* **Work to complete**:
Write out, word for word, the part of the listing below that opens with the line containing "Намеренно сбитого полицейского, возможно, представят" and closes with the line containing "X-Men- Battle Of", keeping both of those lines and adding no others.

* **Information shown**:

--- --- ---

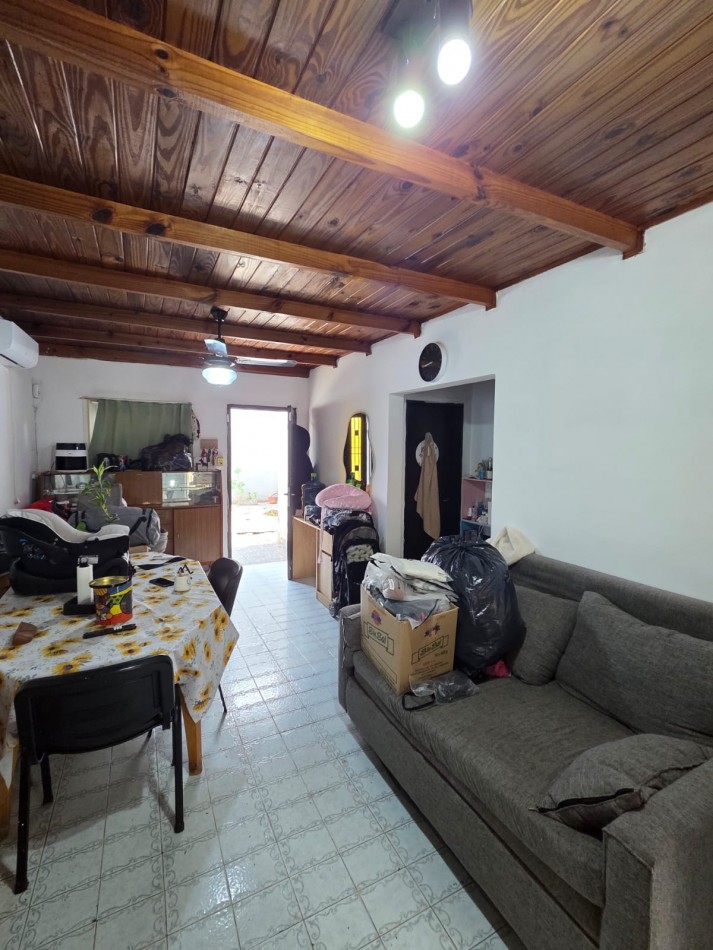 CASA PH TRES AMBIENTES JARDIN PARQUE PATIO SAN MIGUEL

--- --- ---

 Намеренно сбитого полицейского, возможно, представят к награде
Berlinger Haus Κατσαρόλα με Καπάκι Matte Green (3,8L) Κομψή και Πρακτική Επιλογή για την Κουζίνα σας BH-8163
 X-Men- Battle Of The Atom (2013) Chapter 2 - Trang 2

--- --- ---

* **Result for this exercise**:
 Намеренно сбитого полицейского, возможно, представят к награде
Berlinger Haus Κατσαρόλα με Καπάκι Matte Green (3,8L) Κομψή και Πρακτική Επιλογή για την Κουζίνα σας BH-8163
 X-Men- Battle Of The Atom (2013) Chapter 2 - Trang 2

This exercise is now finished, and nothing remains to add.